Thursday, August 13, 2015

Oops, EPA Spills 3 Million Gallons of Waste

from EPA
On August 5, 2015, the U.S. Environmental Protection Agency (EPA) was conducting an investigation of the Gold King Mine in Colorado. There had been an ongoing slow release of water from the mine and EPA’s planned to investigate the leak, treat the mine water and to assess the feasibility of further mine remediation. While trying to excavate the loose material that had collapsed into the cave entry to install a pipe, the material gave way, opening the mine tunnel and spilling the millions of gallons of contaminated water that was stored behind the collapsed material into Cement Creek, a tributary of the Animas River. The creek and river flowed orange. The mine had not been operated for more than 90 years and had been sealed, but groundwater tends to rise is sealed mines creating a potential for water pollution.

Initially, the EPA’s estimated that 1 million gallons of acidic waste water contaminated with heavy metals (iron, zinc, copper, arsenic, cadmium, lead, manganese) was released from the Gold King Mine. However, the U.S Geological Survey (USGS) used their stream gauges and measured increased flows last Wednesday and calculated that 3,043,067 gallons of contaminated water had actually been released by the EPA. A stream gage is an instrument that measures volume by measuring flow, which is very precise and EPA conceded that the USGS was correct. Oops.

This spill impacted drinking water supplies for Durango and the surrounding area as well as downstream communities. Homeowners along the Animas River near Durango have deluged the La Plata County health department with requests for well tests to see if their drinking water is safe. Many have reported that their well water is discolored. The reservoir in Durango was able to close the intake on the Animas River before the contaminated plume entered the reservoir and are hoping to be able to continue to supply water to the city during the emergency from the water supply on hand. However, pollution seeping into the water table has contaminated rural wells used for drinking, irrigation and livestock, and the river is closed to recreation and water sports that are the lifeblood or the summer tourism industry. Colorado declared a disaster. New Mexico also declared a disaster. California and Arizona water officials are concerned about water supply implications.

EPA deployed a large response team (both technical and community relations) to Durango and Silverton, Colorado and to several locations in New Mexico, Utah and the Navajo Reservation to play both parts as federal regulator and responsible party, coordinate with the affected states, tribes and communities and to address impacts to the environment and water supplies. EPA reported on Monday that aerial and ground reconnaissance showed that the orange plume of waste water had dissipated downstream as it has become diluted by the larger flow of the river.
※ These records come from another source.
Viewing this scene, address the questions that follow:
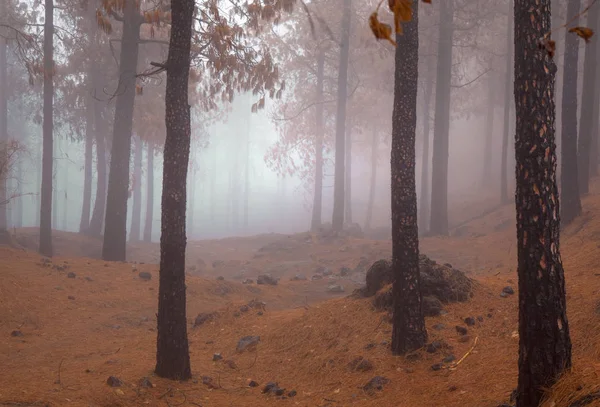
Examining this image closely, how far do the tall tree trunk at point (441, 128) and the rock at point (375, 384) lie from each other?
14266mm

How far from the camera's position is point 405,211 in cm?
738

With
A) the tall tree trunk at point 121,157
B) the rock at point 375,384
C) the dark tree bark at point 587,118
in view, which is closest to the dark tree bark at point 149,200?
the tall tree trunk at point 121,157

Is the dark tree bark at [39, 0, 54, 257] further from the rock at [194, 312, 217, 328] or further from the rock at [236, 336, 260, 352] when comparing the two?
the rock at [236, 336, 260, 352]

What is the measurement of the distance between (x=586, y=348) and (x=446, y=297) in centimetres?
286

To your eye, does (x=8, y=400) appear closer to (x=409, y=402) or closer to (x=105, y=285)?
(x=409, y=402)

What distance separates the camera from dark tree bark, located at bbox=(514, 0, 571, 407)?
4.54 m

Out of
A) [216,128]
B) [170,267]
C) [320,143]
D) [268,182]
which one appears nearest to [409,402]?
[170,267]

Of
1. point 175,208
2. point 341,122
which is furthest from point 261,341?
point 341,122

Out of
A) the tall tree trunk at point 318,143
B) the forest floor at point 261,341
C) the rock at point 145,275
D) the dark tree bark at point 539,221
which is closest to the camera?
the dark tree bark at point 539,221

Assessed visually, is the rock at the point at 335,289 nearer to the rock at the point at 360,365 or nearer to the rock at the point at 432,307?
the rock at the point at 432,307

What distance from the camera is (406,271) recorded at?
7289mm

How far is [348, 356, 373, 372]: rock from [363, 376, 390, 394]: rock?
0.40m

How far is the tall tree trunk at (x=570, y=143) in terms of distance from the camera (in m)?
13.7

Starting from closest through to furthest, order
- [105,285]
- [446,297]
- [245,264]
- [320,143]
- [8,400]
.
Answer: [8,400] < [446,297] < [105,285] < [245,264] < [320,143]
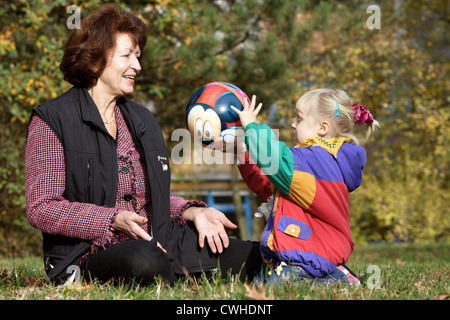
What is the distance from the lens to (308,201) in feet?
9.95

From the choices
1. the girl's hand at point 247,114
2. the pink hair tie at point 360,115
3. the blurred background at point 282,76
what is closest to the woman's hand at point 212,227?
the girl's hand at point 247,114

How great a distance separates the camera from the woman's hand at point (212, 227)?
3.30 metres

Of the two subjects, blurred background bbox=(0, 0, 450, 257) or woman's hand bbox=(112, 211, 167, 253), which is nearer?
woman's hand bbox=(112, 211, 167, 253)

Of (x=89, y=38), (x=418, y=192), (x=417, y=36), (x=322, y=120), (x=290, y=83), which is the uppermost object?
(x=417, y=36)

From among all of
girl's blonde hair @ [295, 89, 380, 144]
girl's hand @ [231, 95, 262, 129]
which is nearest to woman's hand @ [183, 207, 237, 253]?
girl's hand @ [231, 95, 262, 129]

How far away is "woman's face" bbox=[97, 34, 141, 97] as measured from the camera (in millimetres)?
3367

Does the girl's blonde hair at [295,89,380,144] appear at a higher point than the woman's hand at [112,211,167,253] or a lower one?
higher

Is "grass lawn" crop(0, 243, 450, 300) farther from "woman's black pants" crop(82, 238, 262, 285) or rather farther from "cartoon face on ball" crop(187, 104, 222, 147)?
"cartoon face on ball" crop(187, 104, 222, 147)

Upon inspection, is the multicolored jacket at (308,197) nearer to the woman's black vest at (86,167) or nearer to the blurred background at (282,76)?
the woman's black vest at (86,167)

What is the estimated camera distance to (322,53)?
492 inches

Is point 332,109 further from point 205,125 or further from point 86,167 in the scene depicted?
point 86,167

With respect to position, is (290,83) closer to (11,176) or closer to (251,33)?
(251,33)
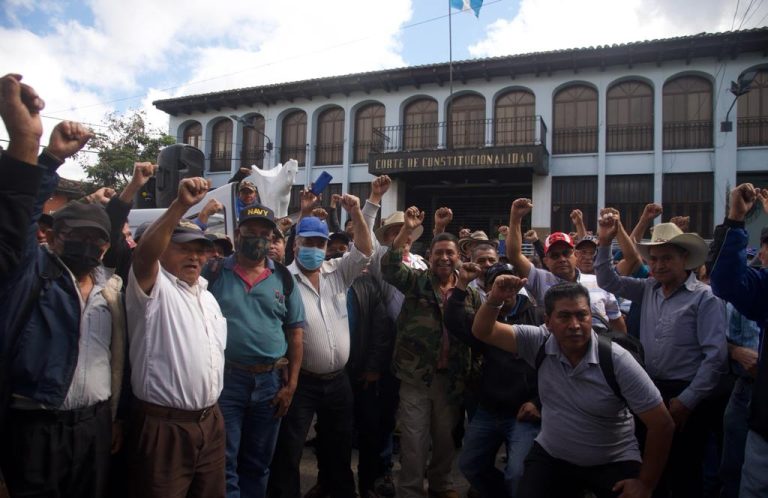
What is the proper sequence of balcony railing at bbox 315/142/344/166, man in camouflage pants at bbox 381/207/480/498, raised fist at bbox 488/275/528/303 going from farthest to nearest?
balcony railing at bbox 315/142/344/166 < man in camouflage pants at bbox 381/207/480/498 < raised fist at bbox 488/275/528/303


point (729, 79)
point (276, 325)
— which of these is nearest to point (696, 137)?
point (729, 79)

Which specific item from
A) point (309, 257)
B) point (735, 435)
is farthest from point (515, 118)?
point (735, 435)

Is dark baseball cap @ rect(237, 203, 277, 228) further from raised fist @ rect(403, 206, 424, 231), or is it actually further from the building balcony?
the building balcony

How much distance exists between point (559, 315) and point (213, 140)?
21083 millimetres

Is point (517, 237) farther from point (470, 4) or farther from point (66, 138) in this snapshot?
point (470, 4)

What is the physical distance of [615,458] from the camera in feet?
9.48

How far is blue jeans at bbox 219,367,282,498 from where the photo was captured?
3.29 meters

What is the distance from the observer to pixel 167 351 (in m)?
2.69

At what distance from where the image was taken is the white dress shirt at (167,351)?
105 inches

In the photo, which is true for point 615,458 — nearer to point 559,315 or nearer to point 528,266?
point 559,315

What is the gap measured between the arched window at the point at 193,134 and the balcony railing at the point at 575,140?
14603 millimetres

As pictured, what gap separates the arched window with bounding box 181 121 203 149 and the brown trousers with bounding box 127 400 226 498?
2086cm

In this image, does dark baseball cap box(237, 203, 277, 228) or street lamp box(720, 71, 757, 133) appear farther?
street lamp box(720, 71, 757, 133)

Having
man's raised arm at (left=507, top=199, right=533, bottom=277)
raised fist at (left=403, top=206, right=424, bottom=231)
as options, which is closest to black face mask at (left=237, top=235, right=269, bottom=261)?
raised fist at (left=403, top=206, right=424, bottom=231)
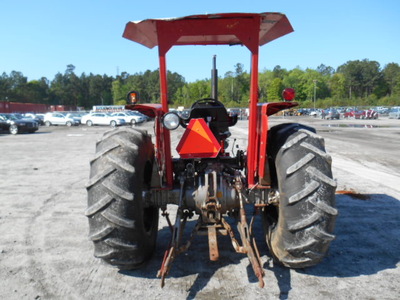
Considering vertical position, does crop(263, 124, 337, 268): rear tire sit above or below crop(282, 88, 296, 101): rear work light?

EPA reported that there is no visible leading edge of contamination in downstream sections of the San Juan River or Lake Powell.

However, on Monday EPA officials also posted data showing contamination at 6.13 ppb for cadmium, above a state limit of 5 ppb; 264 ppb for arsenic, above a state limit of 10; 326,000 ppb for iron, above a limit of 1,000; 1,120 ppb for copper, above a limit of 1,000 ppb; and 3,040 ppb for manganese, above a limit of 50. Though, the plume had been diluted, it was still unsuitable as supply for drinking water.

Now that the cave entry has been breached waste water continues to flow out of the mine. EPA has constructed four ponds at the mine site and which are treating water. The pH (acidity) of the water is being raised with the addition of lime and sodium hydroxide solution which also has the effect of increasing the sedimentation of the metals in the ponds. In addition other chemicals are being added to increase the amount of sedimentation. The EPA reports that the treated water that is being discharged to Cement Creek has a pH of 5.5, still slightly acidic. Over the next several days, EPA reports that they will make upgrades to the system to ensure its continued operation.
from EPA

EPA continues to collect water quality samples from nine locations in the river near intakes for Aztec, Farmington, the Lower Valley Water Users Association, the Morning Star Water Supply System and the North Star Water User Association. Each of these locations will continue to be monitored as the spill makes its way past these areas. EPA has assigned two water quality experts in New Mexico to assist the five drinking water systems.

The river will be closed at least another week. The Colorado Fish and Wildlife Conservation Office, U.S. Fish and Wildlife and the New Mexico Department of Game and Fish are monitoring effects on wildlife and aquatic life in the affected area. The Colorado Department of Public Health and the Environment is assisting with drinking water concerns. The disaster declarations in Colorado and New Mexico will make the state and its residents eligible for federal emergency funds to help deal with any financial damage from the spill.

EPA is taking responsibility for the discharge and impacts to affected communities. Claims can be made by submitting a signed electronic versions of Standard Form 95 to EPA for the Gold King Mine Release via email at Claims must be presented to EPA within two years after the claim accrues.